Example 5-6. Excel parsing program
use XML::SAXDriver::Excel;
# get the file name to process
die( "Must specify an input file" ) unless( @ARGV );
my $file = shift @ARGV;
print "Parsing $file...\n";
# initialize the parser
my $handler = new Excel_SAX_Handler;
my %props = ( Source => { SystemId => $file },
Handler => $handler );
my $driver = XML::SAXDriver::Excel->new( %props );
# start parsing
$driver->parse( %props );
# The handler package we define to print out the XML
# as we receive SAX events.
package Excel_SAX_Handler;
# initialize the package
sub new {
my $type = shift;
my $self = {@_};
return bless( $self, $type );
}
# create the outermost element
sub start_document {
print "<doc>\n";
}
# end the document element
sub end_document {
print "</doc>\n";
}
# handle any character data
sub characters {
my( $self, $properties ) = @_;
my $data = $properties->{'Data'};
print $data if defined($data);
}
# start a new element, outputting the start tag
sub start_element {
my( $self, $properties ) = @_;
my $name = $properties->{'Name'};
print "<$name>";
}
# end the new element
sub end_element {
my( $self, $properties ) = @_;
my $name = $properties->{'Name'};
print "</$name>";
}
As you can see, the handler methods look very similar to those used
in the previous SAX example. All that has changed is what we do with
the arguments. Now let's see what the output looks
like when we run it on the test file:
<doc>
<records>
<record>
<column1>baseballs</column1>
<column2>55</column2>
</record>
<record>
<column1>tennisballs</column1>
<column2>33</column2>
</record>
<record>
<column1>pingpong balls</column1>
<column2>12</column2>
</record>
<record>
<column1>footballs</column1>
<column2>77</column2>
</record>
<record>
Use of uninitialized value in print at conv line 39.
<column1></column1>
Use of uninitialized value in print at conv line 39.
<column2></column2>
</record>
</records></doc>
The driver did most of the work in creating elements and formatting
the data.

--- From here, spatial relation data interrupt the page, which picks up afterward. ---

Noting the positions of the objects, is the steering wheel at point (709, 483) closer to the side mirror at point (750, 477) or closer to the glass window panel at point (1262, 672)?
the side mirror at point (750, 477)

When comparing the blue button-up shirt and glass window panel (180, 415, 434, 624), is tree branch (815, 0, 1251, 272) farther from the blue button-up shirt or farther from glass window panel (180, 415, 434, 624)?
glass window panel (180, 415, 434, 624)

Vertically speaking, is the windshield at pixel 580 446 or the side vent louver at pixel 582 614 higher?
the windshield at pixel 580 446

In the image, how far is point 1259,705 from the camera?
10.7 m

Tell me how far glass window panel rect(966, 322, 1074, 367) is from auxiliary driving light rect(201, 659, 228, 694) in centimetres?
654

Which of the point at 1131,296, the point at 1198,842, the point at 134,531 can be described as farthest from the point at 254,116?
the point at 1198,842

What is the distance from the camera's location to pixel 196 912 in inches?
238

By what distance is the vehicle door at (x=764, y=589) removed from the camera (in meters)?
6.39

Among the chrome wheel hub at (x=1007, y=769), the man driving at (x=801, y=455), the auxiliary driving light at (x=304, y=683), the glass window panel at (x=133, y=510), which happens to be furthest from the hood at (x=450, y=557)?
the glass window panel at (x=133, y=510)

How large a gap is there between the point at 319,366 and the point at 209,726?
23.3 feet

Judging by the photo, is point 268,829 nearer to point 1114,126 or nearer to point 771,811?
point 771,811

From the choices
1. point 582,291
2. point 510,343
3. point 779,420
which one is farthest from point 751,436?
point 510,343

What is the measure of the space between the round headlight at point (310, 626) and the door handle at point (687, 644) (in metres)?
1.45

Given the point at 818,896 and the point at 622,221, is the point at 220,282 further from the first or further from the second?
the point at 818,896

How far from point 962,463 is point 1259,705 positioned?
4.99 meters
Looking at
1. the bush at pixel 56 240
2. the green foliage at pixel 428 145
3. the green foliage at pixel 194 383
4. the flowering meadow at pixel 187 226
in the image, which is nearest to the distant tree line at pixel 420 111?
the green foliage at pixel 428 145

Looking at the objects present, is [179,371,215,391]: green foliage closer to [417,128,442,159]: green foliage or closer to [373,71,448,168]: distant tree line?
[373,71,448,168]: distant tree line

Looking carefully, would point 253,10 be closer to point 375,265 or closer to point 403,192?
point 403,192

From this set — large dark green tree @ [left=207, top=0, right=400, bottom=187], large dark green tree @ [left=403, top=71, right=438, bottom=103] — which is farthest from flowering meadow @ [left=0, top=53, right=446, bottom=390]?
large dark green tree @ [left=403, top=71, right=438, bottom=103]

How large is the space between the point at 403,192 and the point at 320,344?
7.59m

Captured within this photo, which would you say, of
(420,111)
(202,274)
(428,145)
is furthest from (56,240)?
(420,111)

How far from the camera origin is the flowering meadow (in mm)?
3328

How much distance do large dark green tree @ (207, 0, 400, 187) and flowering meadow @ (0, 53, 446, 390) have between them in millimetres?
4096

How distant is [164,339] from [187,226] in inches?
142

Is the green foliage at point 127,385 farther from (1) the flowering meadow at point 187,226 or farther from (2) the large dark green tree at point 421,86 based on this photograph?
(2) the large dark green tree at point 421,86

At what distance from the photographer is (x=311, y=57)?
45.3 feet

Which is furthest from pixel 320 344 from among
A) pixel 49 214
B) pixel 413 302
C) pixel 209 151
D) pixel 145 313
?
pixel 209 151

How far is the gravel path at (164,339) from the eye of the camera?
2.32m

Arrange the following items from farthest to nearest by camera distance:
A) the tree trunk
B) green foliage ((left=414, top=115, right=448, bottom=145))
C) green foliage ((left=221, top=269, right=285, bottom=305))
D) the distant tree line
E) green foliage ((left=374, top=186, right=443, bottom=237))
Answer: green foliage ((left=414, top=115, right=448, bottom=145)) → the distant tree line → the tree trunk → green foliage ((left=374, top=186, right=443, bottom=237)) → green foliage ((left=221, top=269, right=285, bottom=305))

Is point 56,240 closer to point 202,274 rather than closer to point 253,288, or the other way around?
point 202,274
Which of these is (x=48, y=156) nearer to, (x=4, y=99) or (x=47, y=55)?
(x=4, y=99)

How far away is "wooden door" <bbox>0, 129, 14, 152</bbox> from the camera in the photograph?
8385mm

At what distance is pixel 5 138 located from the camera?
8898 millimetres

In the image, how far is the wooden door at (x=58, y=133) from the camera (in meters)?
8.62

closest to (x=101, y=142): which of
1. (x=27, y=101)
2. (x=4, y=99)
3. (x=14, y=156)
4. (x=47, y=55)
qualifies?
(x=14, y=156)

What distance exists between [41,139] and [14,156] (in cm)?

All we did was output the packages it gave us in the form
of method calls. It wrapped the whole document in
<records>, making our use of
<doc> superfluous. (In the next revision of
the code, we'll make the start_document(
) and end_document( ) methods output
nothing.) Each row of the spreadsheet is encapsulated in a
<record> element. Finally, the two columns
are differentiated with <column1> and
<column2> labels. All in all, not a bad job.